Seeing it more calmly, and especially in the first person, I realized that if I wanted to understand my father's death, I had to talk about suicide normally , and it helped me a lot to research and learn about depression. Coming to the conclusion that my goal is not to understand why he did it, but to understand that suffering can become unbearable. And suffering, in different exponents, can be treated.
What my father did helped me understand that if at any point in my life I notice that something is not working, I need to ask for help.
Now, I try to keep the memories alive for him, I want to fight for him, and I know that I will live for him. Because the battle can be lost, but the war is worth winning, for me and my family.
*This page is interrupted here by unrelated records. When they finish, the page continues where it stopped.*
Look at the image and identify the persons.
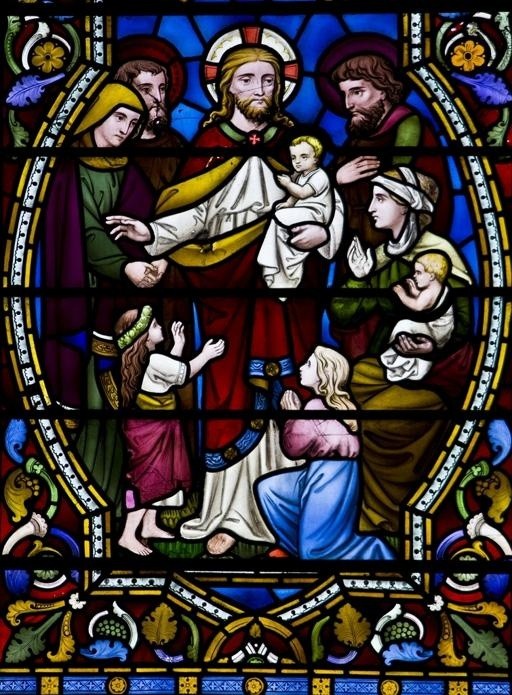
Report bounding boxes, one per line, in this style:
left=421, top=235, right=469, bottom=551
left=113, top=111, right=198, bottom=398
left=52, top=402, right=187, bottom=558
left=114, top=303, right=226, bottom=559
left=101, top=29, right=349, bottom=559
left=312, top=31, right=457, bottom=360
left=256, top=134, right=344, bottom=304
left=382, top=250, right=454, bottom=381
left=109, top=33, right=202, bottom=495
left=39, top=80, right=168, bottom=519
left=344, top=163, right=475, bottom=534
left=252, top=344, right=397, bottom=559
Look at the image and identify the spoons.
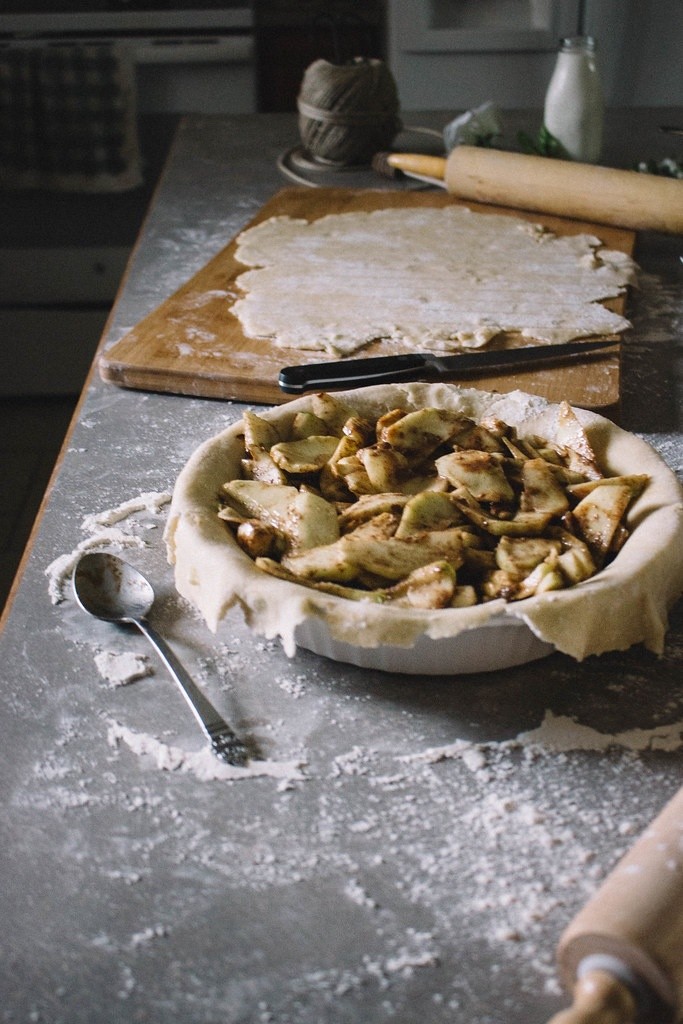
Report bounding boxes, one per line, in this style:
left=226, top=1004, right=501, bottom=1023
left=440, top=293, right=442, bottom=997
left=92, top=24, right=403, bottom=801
left=73, top=553, right=257, bottom=767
I am happy because I no longer have to connect with the pain in order to connect with him , and it was when I opened my mind a little more, when I managed to make visible the small details that assure me that he is still, in a way, present, taking care of me and alerting me that everything in this life happens, except love.
Doing this whole process is not easy at all, but it is liberating. As my psychologist said, I have been emptying my backpack, little by little, so as not to lose my balance. Now I feel rested, I understand some of the behaviors I had more, and I will not deceive you, the sadness, in a way, has stayed with me. I hope and wish that, just like the anger, it will change form, so that the day comes when all I have left is to miss him.
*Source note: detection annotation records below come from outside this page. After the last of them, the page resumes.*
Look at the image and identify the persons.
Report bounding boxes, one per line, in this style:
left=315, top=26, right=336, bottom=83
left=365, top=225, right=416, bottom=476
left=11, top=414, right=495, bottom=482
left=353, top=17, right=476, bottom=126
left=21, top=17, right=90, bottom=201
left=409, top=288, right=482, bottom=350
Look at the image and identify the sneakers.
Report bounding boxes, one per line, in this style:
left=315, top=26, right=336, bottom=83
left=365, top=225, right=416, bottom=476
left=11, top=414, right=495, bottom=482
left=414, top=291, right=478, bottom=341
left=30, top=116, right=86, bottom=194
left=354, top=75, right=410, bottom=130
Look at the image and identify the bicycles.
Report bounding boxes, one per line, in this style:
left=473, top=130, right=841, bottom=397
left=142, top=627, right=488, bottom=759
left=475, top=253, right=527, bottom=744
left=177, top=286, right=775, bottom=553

At first I said that I think we are made of little stories. He had a very big and important one, and he has left an indelible legacy . He was a brave person, very brave in fact, who left us everything he knew for a fight that they don't teach us how to win. But, in a way, I feel lucky, because my first eighteen years have two different stories, one as an experience and the other as a memory. And for me, that, for now, is enough.
This testimony is possible thanks to After Suicide - Survivors Association (DSAS).